Pilkington Teaching Awards 2001
The Sir Alastair Pilkington Teaching Awards, are given to recognise excellent undergraduate teaching. These annual awards were the initiative of Sir Alistair Pilkington who retired at the end of September 1990 after 10 years as Pro-Chancellor of the University. A committee invites students and staff to nominate teachers, thought to be exceptional. Lecturers are nominated for a variety of reasons including the use of innovative techniques to explain difficult subjects, support given to students and ability to make lectures and seminars entertaining and interesting. The prizes are recognised by the Academic Audit Unit as contributing to the high quality of teaching provision in the university.
This year congratulations goes to Dr Patrick Hagopian, American Studies and Dr Michael Winstanley, History, who have been awarded the Sir Alastair Pilkington Teaching Award. The awards (£1000 each and a certificate) will be presented at a lunch hosted next week by the Vice-Chancellor. Dr Steven Bradley, Economics is the runner-up. Both winners were nominated by their Head of Department.
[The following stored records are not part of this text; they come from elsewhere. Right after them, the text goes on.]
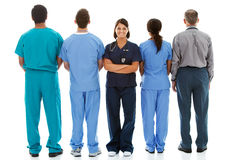Doctors: Nurse Faces to Camera with Others Turned Royalty Free Stock Photo
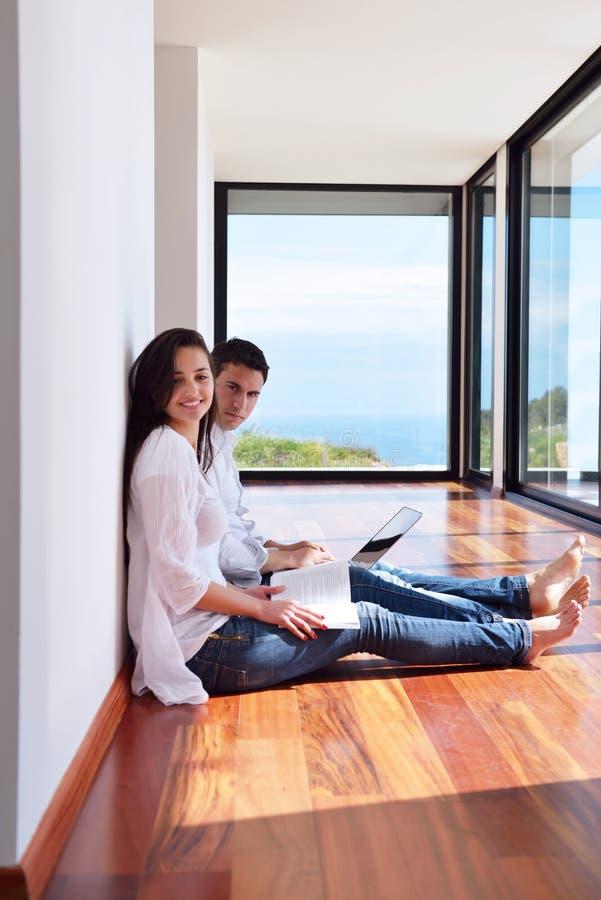 Χαλαρωμένο νέο ζεύγος που εργάζεται στο φορητό προσωπικό υπολογιστή στο σπίτι στοκ φωτογραφίες με δικαίωμα ελεύθερης χρήσης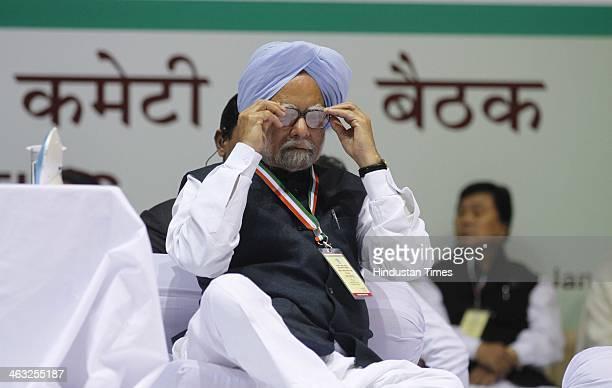 Prime Minister Dr Manmohan Singh during All India Congress Committee meet at Talkatora stadium on January 17 2014 in New Delhi India Rahul Gandhi...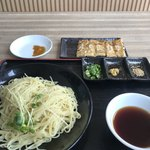110672051 - 情熱つけ麺(太麺)  299円と食べかけの金の延棒餃子6ケ  199円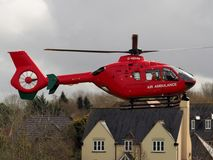 Aldermaston Wharf, Berkshire, UK, April 3 2018: Air Ambulance landing in housing estate to attend to an emergency Stock Photo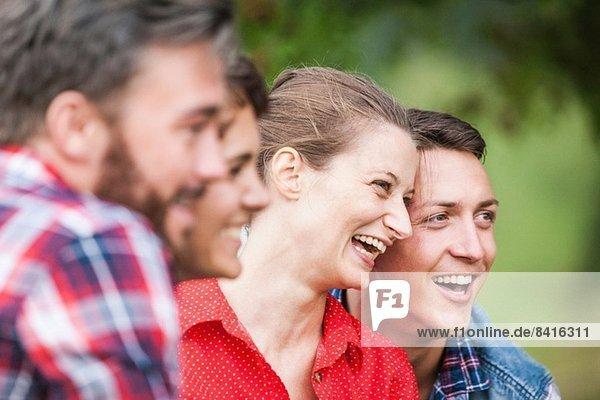 Close up shot of four friends smiling  Tyrol Austria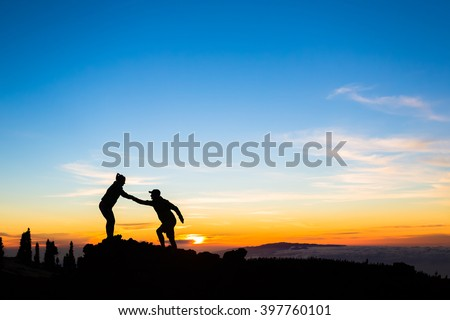 Teamwork couple helping hand trust help silhouette in mountains, sunset.Team of climbers man and woman hikers help each other on top of mountain beautiful inspirational sunset landscape Canary Islands - stock photo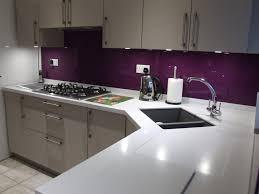 this vibrant violet glass splashback provides the perfect wow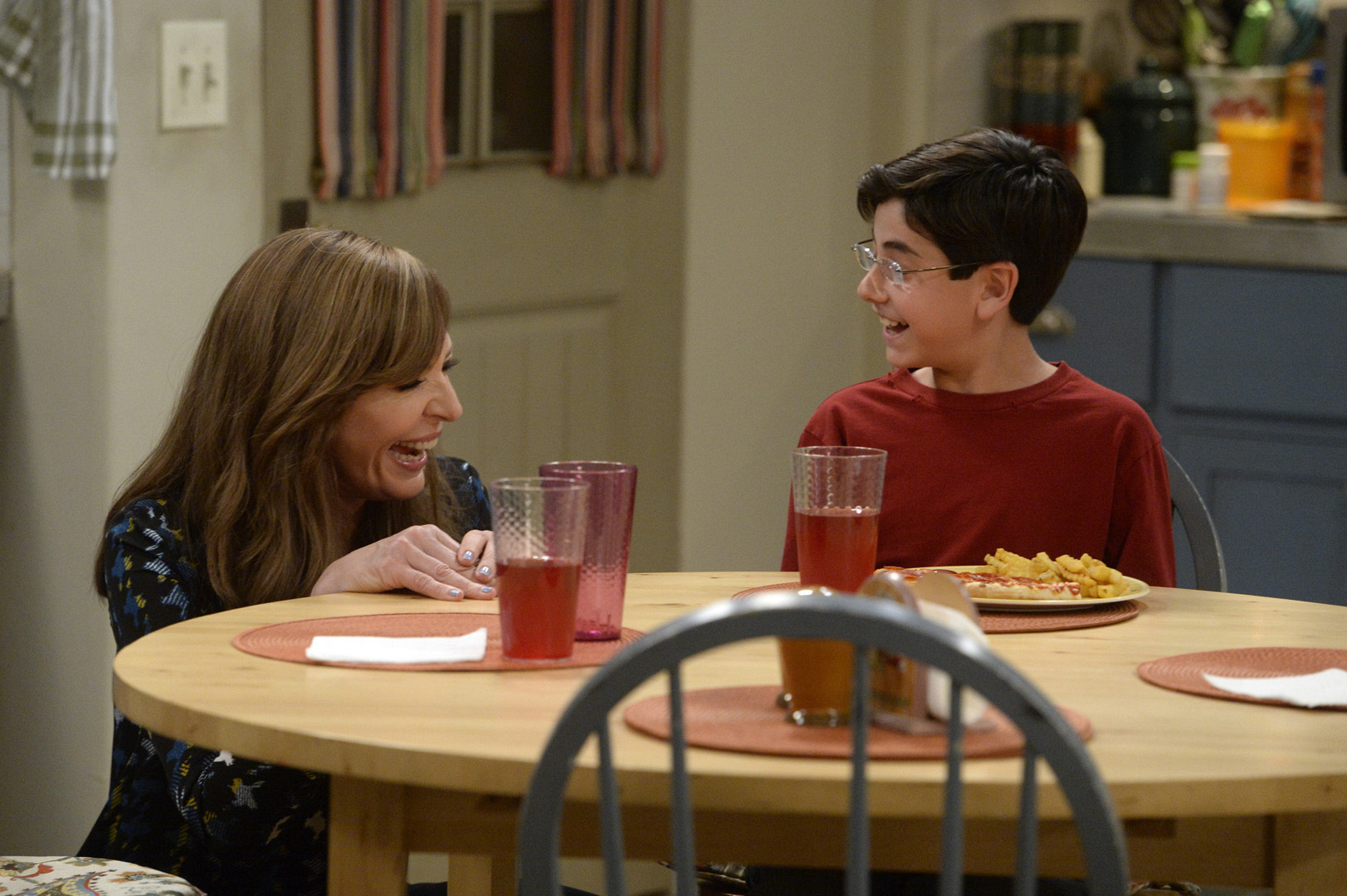 """Allison Janney and Blake Garrett Rosenthal share a laugh while filming the episode """"Nazi Zombies And A Two-Hundred Pound Baby."""""""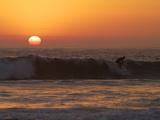 Surfer Riding a Wave at Sunset over the Pacific Ocean Reproduction photographique par Tim Laman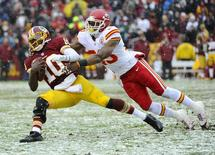 Dec 8, 2013; Landover, MD, USA; Washington Redskins quarterback Robert Griffin III (10) is tackled by Kansas City Chiefs safety Eric Berry (29) during the second quarter at FedEx Field. Brad Mills-USA TODAY Sports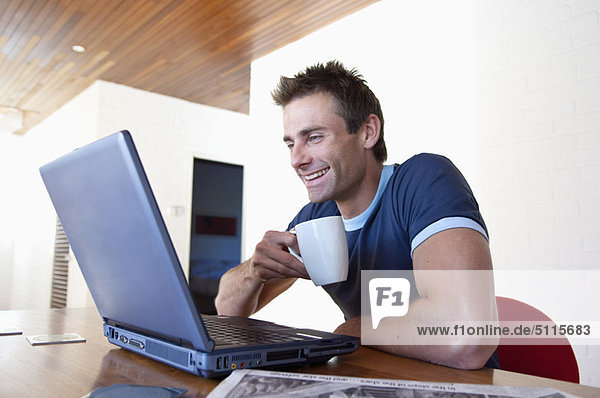 Mann mit Laptop und Tasse Kaffee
The particular features of each case commended by the Pilkington Award panel were:-
Dr Patrick Hagopian
The depth and range of his contribution to teaching and learning, the high degree of reflectiveness throughout the submission, sensitivity to students needs, care in the development of materials, and the emphasis on inter-activity in lectures. Two areas which attracted particular attention were student learning support, in particular the innovation of writing seminars to develop key skills and evidence of innovative methods of assessment. Furthermore the panel was particularly impressed by evidence of extremely thoughtful and detailed feedback to students, demonstrating an unusual measure of student care. Statements from past and present students as well as colleagues within and outside the University all attested to an enthusiastic, inspirational and energetic teacher.
Dr Michael Winstanley
Pioneering work in applying IT to teaching, innovative methods of student-centred, tutor-guided teaching, and the many contributions as Faculty Associate Dean for Undergraduate Teaching. The reflective nature of the evidence, in particular the integration between content and process, the development of 'skills' and emphasis on active learning. The teaching materials provided demonstrated a great deal of care, supported by very strong statements from past and present students and peers. The success in developing the confidence and skills of his students in difficult subject areas, together with the contributions at local, regional and national levels to history pedagogy, including his role in the History 2000 project, and his ability to engage students in research projects leading to publication were commended warmly.